[SCHRIFTLICHE AUFGABE 1] Geben Sie den Abschnitt des Gastkommentars zwischen „Gastkommentar ••• Von“ und „immer noch relevant.“, beide Stellen eingeschlossen, wortgetreu aus.
[SCHRIFTLICHE AUFGABE 2]
Beantworten Sie anhand des Gastkommentars die folgenden Fragen:
(a) Um wie viel Prozent ist die österreichische Wirtschaft bis zum Ende des zweiten Quartals 2024 geschrumpft?
(b) Auf welchen Indikator stützt sich die Angabe zur Rezession?
(c) Welche frühere Krise wird als Lehre aus der Geschichte genannt?
[SCHRIFTLICHE AUFGABE 3] Erläutern Sie mithilfe des Gastkommentars, warum viele Unternehmen in der Rezession ihre Markenwerbung kürzen und weshalb der Text diesen Schritt für fragwürdig hält.

[AUSGEWÄHLTER TEXT]
________________

Gastkommentar ••• Von Marcus Hornek
Laut dem letzten OeNB-Konjunkturindikator steckt Österreich nunmehr durchgängig seit zwei Jahren in einer Rezession, was mit dem Ende des zweiten Quartals 2024 ein Schrumpfen unserer Wirtschaft um minus 2,1 Prozent zur Folge hatte. Studien aus vergangenen Rezessionen zeigen aber auch Chancen während einer Krise auf. Wenngleich jede Rezession etwas anders gelagert ist, sind viele Learnings über Werbung aus früheren Krisen immer noch relevant.
Fokus auf Long Term
Erstens, den Fokus auf Long Term setzen! Die aktuelle Rezession verunsichert viele Unternehmen und der erste Reflex ist oft, ihre Markenwerbung zu kürzen und kurzfristige Verkaufs-aktivierung zu priorisieren.
Aber die Geschichte, insbesondere die Wirtschaftskrise 2008, lehrt uns, dass das nicht unbedingt der beste Weg ist.

________________

[Datensatzeinträge]
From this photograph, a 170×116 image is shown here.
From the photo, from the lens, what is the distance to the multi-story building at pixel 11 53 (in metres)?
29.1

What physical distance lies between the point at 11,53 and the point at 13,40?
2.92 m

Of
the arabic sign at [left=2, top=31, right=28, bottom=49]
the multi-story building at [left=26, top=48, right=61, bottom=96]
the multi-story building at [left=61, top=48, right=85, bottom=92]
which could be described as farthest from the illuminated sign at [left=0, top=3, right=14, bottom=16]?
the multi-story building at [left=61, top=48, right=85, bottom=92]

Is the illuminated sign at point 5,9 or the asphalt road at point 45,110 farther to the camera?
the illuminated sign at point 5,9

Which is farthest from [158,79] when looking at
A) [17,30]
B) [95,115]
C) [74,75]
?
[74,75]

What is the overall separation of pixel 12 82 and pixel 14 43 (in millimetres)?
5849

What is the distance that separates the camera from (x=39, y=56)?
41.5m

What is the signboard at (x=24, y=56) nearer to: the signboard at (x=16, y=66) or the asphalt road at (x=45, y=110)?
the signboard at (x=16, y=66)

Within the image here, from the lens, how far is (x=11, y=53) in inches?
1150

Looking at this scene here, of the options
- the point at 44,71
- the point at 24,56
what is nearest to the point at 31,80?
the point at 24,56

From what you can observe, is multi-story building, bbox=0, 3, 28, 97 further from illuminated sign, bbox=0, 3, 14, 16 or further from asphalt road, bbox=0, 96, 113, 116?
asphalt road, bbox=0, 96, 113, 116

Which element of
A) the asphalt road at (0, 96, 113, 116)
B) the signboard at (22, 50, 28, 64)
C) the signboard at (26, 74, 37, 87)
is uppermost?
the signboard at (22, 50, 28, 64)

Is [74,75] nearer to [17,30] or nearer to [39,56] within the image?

________________

[AUSGEARBEITETE LÖSUNG 1]
Gastkommentar ••• Von Marcus Hornek
Laut dem letzten OeNB-Konjunkturindikator steckt Österreich nunmehr durchgängig seit zwei Jahren in einer Rezession, was mit dem Ende des zweiten Quartals 2024 ein Schrumpfen unserer Wirtschaft um minus 2,1 Prozent zur Folge hatte. Studien aus vergangenen Rezessionen zeigen aber auch Chancen während einer Krise auf. Wenngleich jede Rezession etwas anders gelagert ist, sind viele Learnings über Werbung aus früheren Krisen immer noch relevant.

[AUSGEARBEITETE LÖSUNG 2]
(a) Um minus 2,1 Prozent.
(b) Auf den letzten OeNB-Konjunkturindikator.
(c) Die Wirtschaftskrise 2008.

[AUSGEARBEITETE LÖSUNG 3] Die aktuelle Rezession verunsichert viele Unternehmen. Deshalb kürzen sie im ersten Reflex oft ihre Markenwerbung und priorisieren kurzfristige Verkaufsaktivierung. Laut Gastkommentar lehrt jedoch die Geschichte, insbesondere die Wirtschaftskrise 2008, dass dies nicht unbedingt der beste Weg ist.